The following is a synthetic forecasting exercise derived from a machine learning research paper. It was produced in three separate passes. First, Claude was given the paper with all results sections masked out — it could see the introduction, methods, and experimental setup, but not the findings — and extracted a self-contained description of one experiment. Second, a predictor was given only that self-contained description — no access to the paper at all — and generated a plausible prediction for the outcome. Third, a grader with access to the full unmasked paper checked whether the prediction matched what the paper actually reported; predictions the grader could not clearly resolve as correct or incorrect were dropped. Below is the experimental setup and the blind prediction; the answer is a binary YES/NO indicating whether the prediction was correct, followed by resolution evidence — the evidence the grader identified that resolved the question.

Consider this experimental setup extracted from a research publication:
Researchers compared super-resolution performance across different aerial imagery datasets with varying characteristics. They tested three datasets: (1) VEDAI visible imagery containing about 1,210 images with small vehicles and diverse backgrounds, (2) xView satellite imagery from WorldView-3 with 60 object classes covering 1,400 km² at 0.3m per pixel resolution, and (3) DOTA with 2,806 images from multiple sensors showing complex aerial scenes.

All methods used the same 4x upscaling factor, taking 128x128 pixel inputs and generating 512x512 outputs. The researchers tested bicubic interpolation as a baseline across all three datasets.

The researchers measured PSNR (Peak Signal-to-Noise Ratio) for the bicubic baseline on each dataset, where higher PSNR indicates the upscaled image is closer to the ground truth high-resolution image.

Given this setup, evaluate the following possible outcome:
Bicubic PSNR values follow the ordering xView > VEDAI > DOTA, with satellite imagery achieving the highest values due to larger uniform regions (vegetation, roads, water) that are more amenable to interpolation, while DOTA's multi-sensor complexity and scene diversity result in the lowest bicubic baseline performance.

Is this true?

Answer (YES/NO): NO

++++++++++

_Exercise_
All the records above need to be output exactly, with none omitted.

_Exercise solution_
The following is a synthetic forecasting exercise derived from a machine learning research paper. It was produced in three separate passes. First, Claude was given the paper with all results sections masked out — it could see the introduction, methods, and experimental setup, but not the findings — and extracted a self-contained description of one experiment. Second, a predictor was given only that self-contained description — no access to the paper at all — and generated a plausible prediction for the outcome. Third, a grader with access to the full unmasked paper checked whether the prediction matched what the paper actually reported; predictions the grader could not clearly resolve as correct or incorrect were dropped. Below is the experimental setup and the blind prediction; the answer is a binary YES/NO indicating whether the prediction was correct, followed by resolution evidence — the evidence the grader identified that resolved the question.

Consider this experimental setup extracted from a research publication:
Researchers compared super-resolution performance across different aerial imagery datasets with varying characteristics. They tested three datasets: (1) VEDAI visible imagery containing about 1,210 images with small vehicles and diverse backgrounds, (2) xView satellite imagery from WorldView-3 with 60 object classes covering 1,400 km² at 0.3m per pixel resolution, and (3) DOTA with 2,806 images from multiple sensors showing complex aerial scenes.

All methods used the same 4x upscaling factor, taking 128x128 pixel inputs and generating 512x512 outputs. The researchers tested bicubic interpolation as a baseline across all three datasets.

The researchers measured PSNR (Peak Signal-to-Noise Ratio) for the bicubic baseline on each dataset, where higher PSNR indicates the upscaled image is closer to the ground truth high-resolution image.

Given this setup, evaluate the following possible outcome:
Bicubic PSNR values follow the ordering xView > VEDAI > DOTA, with satellite imagery achieving the highest values due to larger uniform regions (vegetation, roads, water) that are more amenable to interpolation, while DOTA's multi-sensor complexity and scene diversity result in the lowest bicubic baseline performance.

Is this true?

Answer (YES/NO): NO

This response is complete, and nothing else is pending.